When I was younger and more foolish and I ran into bugs in immature compilers/scripting engines, I tended to plough on with them: track down the exact circumstances that trigger the bug, write and submit minimal test cases to the developer(s), and find a workaround so I could continue with my own project until the bug was fixed. Sometimes I even dug into the source of the compiler/interpreter (if it was available) and fixed the bug myself.
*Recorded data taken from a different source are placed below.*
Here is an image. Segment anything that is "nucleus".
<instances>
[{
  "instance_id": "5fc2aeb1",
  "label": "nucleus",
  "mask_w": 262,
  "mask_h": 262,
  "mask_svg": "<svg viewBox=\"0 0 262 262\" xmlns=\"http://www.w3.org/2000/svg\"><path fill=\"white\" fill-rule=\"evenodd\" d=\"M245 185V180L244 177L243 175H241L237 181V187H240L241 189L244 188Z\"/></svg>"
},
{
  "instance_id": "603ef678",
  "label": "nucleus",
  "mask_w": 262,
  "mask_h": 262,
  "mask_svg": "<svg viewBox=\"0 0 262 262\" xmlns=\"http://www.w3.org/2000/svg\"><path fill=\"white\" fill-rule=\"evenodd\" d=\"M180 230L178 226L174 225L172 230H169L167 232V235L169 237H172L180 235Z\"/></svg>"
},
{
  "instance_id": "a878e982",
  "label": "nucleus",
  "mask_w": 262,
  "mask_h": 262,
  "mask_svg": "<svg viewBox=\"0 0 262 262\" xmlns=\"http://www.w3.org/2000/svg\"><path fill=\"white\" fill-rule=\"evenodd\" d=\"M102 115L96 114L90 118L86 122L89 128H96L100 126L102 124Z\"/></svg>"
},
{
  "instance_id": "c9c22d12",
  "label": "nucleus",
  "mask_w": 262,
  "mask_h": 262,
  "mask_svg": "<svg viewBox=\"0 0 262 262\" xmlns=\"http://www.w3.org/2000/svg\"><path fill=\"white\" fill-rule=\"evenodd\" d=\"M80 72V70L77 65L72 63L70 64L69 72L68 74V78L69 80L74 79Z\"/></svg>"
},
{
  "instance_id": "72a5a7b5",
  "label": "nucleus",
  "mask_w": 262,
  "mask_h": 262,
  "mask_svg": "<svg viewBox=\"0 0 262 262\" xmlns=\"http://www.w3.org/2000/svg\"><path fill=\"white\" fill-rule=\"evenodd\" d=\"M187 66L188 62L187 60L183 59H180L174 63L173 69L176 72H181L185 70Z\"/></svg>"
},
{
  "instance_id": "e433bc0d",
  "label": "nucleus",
One fairly complicated embedded system project took me approximately four times as long as it would have done if the compiler I used had been bug-free. Unfortunately it was the only available compiler for this particular combination of language and processor, and I'd already invested a lot of time in writing code before I realised how buggy the compiler was. It was a language (Forth) that doesn't easily port to other languages, so changing to a compiler for a different language would have meant starting again from scratch. During the development process I kept thinking, "once the latest compiler bug is fixed I will only need to do a little more debugging on my own code and the project will be finished." Then I'd spend another half a day discovering that my program was misbehaving not because of a bug in my code but because the compiler was wrongly optimising away an important bit of logic or emitting a couple of instructions in the wrong order, followed by another half a day reporting the bug and finding a workaround for it. In hindsight it would have taken me significantly less time to have written the project in assembly language, and the experience rather put me off Forth even though the problems I had were the fault of a specific compiler rather than the language itself. That wasn't the only time I ran into compiler/interpreter problems, though it certainly made me much more wary of starting a project that depends on a language implementation that I don't fully trust. Life is too short.
 It has something to do with the class signatures of objects passed into a BeanShell interpreter from the main program - if you pass a reference to an object of class Foo into an untyped variable, you can call methods and access fields in the object but you get a nonsensical class cast exception if you try to assign it to a BeanShell strictly-typed variable of type Foo, and it says it can't find a matching constructor if you try use the variable when instantiating a Java class that takes a Foo object as one of the arguments. I've tried passing the objects into strictly-typed variables instead of loosely-typed but that just gives me an exception along the lines of "Variable assignment: can't assign Foo to Foo". Bah!
 It was developed by one guy who seems to have mysteriously abandoned the project in 2005, shortly after going through the process necessary to get it included as a standard part of Java SE. There is a fork called BeanShell2 that looks to be under slightly more active development but it has the same bug.
 Often arguing with them that the bug really existed and ought to be fixed.